PROBLEM DETAILS → Each line that holds the string "accounts" counts once. Say how many such lines the entries have, giving the number only.

Stored records:
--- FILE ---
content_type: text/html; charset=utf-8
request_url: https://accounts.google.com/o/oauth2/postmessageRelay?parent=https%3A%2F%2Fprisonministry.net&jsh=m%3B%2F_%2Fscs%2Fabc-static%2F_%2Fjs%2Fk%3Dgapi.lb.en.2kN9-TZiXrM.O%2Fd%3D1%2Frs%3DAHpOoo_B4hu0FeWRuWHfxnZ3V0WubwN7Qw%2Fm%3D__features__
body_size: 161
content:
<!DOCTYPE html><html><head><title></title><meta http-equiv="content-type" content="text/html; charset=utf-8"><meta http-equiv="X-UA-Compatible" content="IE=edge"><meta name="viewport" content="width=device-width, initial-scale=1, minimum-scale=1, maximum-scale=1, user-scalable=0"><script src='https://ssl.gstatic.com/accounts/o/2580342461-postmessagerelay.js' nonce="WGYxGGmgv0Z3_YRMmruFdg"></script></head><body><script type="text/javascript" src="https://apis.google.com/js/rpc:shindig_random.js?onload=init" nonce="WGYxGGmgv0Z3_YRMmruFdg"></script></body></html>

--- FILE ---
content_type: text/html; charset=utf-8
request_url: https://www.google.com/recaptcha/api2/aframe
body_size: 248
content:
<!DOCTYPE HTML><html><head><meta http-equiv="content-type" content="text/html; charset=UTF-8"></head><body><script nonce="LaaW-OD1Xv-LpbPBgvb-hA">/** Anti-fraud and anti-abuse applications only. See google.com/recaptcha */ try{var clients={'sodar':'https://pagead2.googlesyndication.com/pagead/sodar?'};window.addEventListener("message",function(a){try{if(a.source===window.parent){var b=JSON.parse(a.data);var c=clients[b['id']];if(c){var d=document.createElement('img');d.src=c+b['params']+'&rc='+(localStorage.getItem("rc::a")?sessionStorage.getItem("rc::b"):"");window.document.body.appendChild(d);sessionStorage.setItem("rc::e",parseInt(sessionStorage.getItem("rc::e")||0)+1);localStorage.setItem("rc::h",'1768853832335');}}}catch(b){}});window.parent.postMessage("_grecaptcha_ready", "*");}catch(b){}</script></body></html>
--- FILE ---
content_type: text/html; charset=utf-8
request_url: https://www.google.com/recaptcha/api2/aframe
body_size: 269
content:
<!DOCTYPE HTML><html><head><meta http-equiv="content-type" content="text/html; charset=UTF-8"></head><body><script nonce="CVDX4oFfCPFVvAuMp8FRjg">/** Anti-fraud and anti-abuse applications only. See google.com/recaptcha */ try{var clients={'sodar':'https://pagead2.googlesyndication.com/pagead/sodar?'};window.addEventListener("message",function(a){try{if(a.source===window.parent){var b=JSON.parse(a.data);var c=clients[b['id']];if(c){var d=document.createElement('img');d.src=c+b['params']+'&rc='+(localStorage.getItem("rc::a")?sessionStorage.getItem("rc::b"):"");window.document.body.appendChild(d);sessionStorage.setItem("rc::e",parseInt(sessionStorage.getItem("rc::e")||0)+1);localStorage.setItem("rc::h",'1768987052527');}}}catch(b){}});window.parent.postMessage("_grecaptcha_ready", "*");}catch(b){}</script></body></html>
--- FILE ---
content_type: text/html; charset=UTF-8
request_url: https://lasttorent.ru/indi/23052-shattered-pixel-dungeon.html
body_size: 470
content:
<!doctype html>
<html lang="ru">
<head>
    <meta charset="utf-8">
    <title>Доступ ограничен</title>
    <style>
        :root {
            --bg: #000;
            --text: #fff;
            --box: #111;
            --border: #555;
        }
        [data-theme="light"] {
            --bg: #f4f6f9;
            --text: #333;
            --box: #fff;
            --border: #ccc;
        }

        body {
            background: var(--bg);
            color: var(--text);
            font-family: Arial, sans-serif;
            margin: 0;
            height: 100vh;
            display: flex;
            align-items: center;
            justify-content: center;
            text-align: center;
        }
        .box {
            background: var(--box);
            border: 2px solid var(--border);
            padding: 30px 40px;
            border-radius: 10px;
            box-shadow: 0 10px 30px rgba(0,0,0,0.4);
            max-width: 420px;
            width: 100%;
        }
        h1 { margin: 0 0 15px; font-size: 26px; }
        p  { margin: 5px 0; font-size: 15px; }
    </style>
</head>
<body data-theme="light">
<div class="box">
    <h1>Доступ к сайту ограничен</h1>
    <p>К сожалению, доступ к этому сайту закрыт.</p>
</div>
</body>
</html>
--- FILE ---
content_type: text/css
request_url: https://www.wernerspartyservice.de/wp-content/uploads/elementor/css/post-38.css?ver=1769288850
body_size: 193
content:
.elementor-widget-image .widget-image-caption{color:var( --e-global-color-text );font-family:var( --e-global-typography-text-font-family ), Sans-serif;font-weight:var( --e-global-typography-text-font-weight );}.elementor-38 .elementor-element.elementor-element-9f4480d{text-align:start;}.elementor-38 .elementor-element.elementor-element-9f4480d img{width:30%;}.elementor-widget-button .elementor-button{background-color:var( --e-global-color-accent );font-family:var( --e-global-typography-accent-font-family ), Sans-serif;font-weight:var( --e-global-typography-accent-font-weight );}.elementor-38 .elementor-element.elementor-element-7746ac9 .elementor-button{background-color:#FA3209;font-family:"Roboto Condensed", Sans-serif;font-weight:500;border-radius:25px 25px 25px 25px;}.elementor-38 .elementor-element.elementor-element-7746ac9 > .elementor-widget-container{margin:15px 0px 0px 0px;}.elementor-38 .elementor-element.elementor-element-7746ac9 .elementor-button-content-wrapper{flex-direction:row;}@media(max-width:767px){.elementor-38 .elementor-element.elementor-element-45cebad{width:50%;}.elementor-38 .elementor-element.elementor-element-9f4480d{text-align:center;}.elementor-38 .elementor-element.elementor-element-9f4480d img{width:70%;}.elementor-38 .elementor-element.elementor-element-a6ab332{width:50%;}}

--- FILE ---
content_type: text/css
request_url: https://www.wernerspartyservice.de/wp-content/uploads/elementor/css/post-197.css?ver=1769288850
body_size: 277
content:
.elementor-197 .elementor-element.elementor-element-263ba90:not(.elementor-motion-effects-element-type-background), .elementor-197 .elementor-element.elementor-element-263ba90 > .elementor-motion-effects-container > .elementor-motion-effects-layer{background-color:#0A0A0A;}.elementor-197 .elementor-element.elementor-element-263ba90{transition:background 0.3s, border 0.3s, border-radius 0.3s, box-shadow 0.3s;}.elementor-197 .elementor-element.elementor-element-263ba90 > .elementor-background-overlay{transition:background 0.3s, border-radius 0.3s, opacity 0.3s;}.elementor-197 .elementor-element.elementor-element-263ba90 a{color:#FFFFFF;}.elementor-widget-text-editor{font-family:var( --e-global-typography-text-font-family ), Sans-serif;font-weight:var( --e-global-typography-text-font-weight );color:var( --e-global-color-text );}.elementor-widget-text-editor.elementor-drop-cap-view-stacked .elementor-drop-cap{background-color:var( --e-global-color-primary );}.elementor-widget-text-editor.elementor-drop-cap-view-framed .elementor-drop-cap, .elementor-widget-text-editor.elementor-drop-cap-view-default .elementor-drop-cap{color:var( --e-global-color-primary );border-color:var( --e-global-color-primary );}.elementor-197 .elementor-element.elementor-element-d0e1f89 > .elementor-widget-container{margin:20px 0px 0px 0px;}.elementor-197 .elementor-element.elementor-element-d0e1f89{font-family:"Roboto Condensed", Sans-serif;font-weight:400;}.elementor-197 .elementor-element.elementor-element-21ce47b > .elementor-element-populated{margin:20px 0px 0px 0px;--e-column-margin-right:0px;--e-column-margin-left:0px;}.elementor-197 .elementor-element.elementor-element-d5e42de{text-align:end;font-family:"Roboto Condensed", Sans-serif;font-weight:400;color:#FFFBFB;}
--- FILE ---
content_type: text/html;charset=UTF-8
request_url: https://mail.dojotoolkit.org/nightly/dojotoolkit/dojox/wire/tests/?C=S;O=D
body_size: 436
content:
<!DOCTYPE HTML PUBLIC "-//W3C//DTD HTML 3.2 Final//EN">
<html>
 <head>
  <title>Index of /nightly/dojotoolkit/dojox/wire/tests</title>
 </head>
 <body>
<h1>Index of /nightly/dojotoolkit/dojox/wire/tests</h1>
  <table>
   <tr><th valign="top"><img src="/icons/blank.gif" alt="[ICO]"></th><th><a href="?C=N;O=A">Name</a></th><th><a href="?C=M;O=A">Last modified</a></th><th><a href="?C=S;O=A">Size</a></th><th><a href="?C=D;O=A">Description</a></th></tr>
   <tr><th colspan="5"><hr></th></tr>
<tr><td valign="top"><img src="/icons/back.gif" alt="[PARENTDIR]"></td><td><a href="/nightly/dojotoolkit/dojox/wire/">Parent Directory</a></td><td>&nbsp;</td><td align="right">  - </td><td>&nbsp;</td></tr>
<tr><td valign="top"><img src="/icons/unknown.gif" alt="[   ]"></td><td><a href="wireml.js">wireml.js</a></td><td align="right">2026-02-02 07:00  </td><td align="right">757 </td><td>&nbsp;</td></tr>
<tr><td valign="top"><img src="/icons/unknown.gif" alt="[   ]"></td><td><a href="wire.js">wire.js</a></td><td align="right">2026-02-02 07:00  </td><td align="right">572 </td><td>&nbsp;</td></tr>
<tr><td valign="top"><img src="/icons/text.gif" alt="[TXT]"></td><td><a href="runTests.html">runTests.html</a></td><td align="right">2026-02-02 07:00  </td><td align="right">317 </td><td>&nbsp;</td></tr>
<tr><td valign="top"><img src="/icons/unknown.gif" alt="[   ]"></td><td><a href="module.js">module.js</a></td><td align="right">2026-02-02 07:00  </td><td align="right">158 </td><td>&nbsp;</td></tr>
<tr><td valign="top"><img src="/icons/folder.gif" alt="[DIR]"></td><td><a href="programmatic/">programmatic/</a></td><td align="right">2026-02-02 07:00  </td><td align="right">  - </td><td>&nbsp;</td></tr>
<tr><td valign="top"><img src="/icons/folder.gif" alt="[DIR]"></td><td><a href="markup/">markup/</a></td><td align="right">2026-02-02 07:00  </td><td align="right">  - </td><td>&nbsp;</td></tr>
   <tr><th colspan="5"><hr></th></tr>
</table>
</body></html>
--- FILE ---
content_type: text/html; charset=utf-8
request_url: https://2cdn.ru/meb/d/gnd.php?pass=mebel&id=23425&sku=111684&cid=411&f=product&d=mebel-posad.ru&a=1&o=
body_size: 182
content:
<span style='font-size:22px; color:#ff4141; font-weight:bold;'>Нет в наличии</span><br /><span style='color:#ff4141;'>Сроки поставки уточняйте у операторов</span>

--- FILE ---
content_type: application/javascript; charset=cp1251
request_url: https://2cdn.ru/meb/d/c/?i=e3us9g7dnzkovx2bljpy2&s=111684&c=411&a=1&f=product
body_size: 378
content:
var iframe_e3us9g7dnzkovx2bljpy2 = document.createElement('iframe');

WRITTEN ANSWER → 2